We have project plans to tackle different aspects of the system, but with Agile development, you don't really know what you're going to end up with. Our goal with a user-centred design process is not just to refine what we think we need to do but to really listen to our users about what they want and what's going to help them do their job better and more easily. 

That being said, we currently have a few different focus areas. Machine Learning is a big one, and so is the Data Access App, which we use to present data back to providers. At the moment, it's only figures, tables, and a few filters, but we're actively working with healthcare staff to explore what tools and data presentations will help them. 

We're also looking at improving the capture of protected characteristics information to support our work on addressing inequalities in healthcare and decommissioning the NRLS. 
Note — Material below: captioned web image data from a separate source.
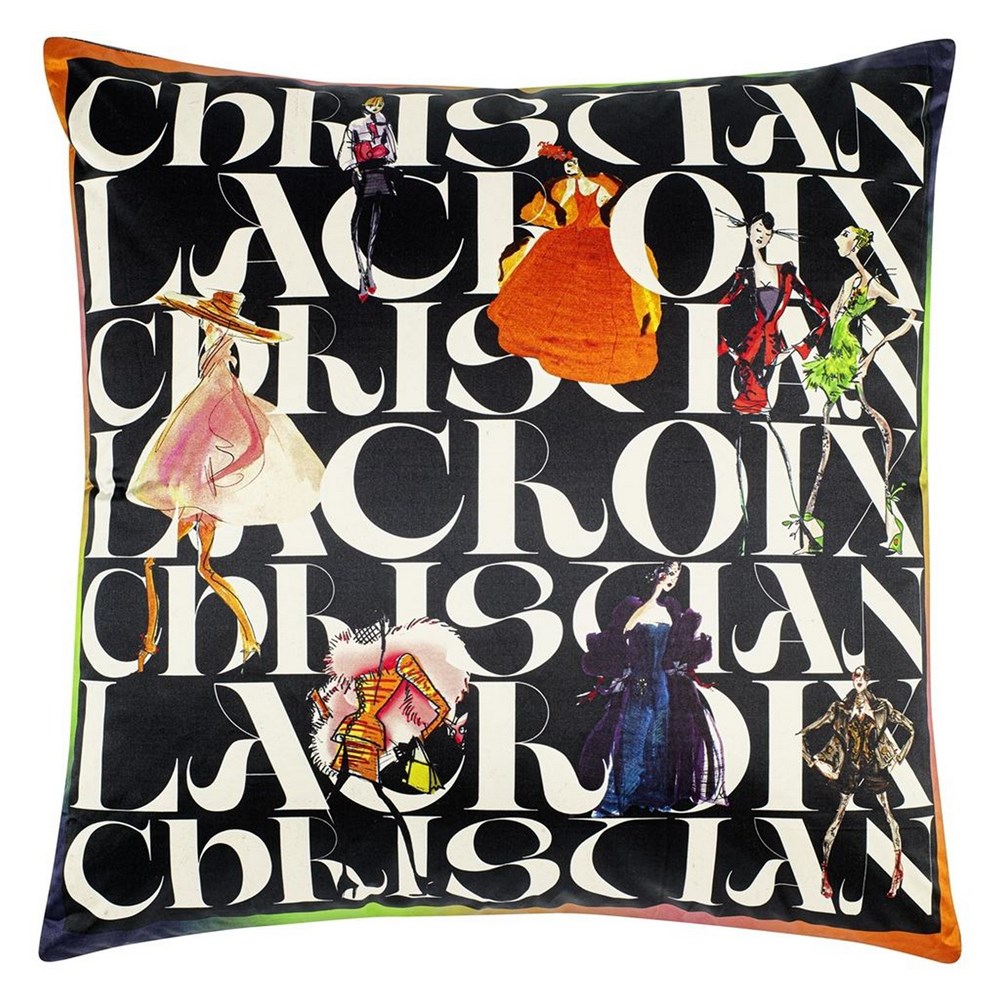 Christian Lacroix Lacroix Parade Jais Modern Cushion Multi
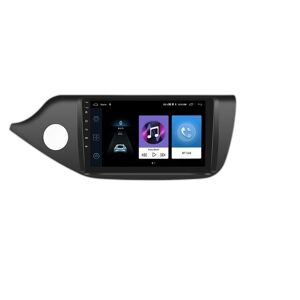 SupplySwap Android Bilradio til Kia CEED 2012 - Multimedie Videoafspiller, GPS Navigation, AI Stemme 4G Carplay 2din Autoradio 8+128G DSP
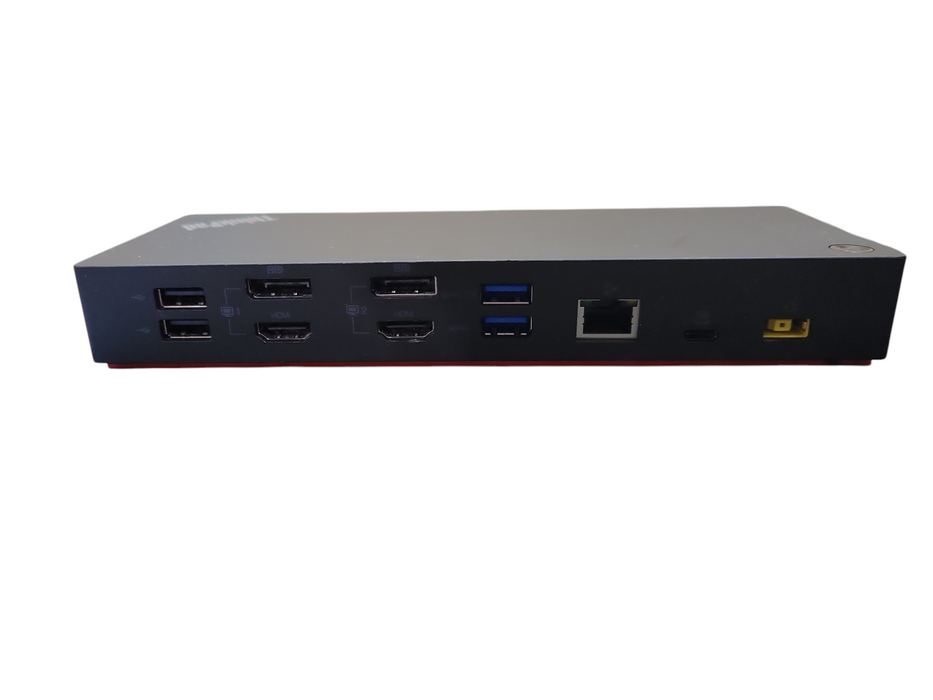 Lenovo ThinkPad Hybrid USB-C USB-A Dock |DUD9011D1 !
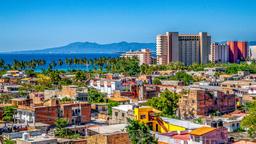 Encuentra vuelos baratos a Pto Vallarta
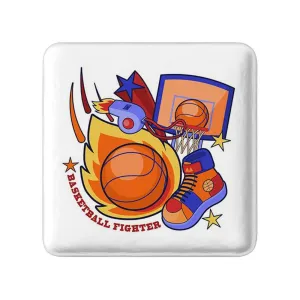 مگنت مربعی بسکتبال Basketball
Later in the year, we will be working on a better process to collect patient safety event data from patients and families. Currently, the NRLS has a patient e-form that the patient can fill out. However, that requires the patient to know that what happened to them was a patient safety incident, understand the concept of what patient safety is, and know that there's a team somewhere that they could report it to via an isolated online form; that's a lot of burden on someone who may be unwell. 

Our goal is to figure out a better way to include the patient's perspective and contribute to learning without putting that responsibility on the patient. 


What is the role of the different event types (Incident, Risk, Good Care, and Outcomes) in LFPSE?

A mixed bag of stuff always came into the NRLS — sometimes it was risks, other times outcomes or patient safety incidents. However, they were all forced through the same cookie-cutter and had to be reported under a single category: incidents. 

For example, if someone were reporting a risk, they would also have to provide a level of harm which was impossible to do because there hadn't been any harm yet. And so, we recognised that people wanted to tell us about different kinds of events and created a system that allowed them to do so — if you're recording a risk, we won't ask for patient details or level of harm because they don't exist. That's the strategy we were going for. 

The Good Care workstream is something we're really passionate about. We wanted to focus on not only minimising what goes wrong but also maximising what goes well and learning from it. 

At this point, providers must use the "Incident" and "Good Care" event types but have the option to refrain from using "Risk" and "Outcomes". We're keeping those under review, but nobody is obliged to use them. However, if you'd like to use them, we'd love to speak with you for feedback on how it works and if it's useful for staff within your organisation.

We hope there is some benefit in having them, but we need to, as with all of the service, take feedback and find ways to make it user-friendly and work for people.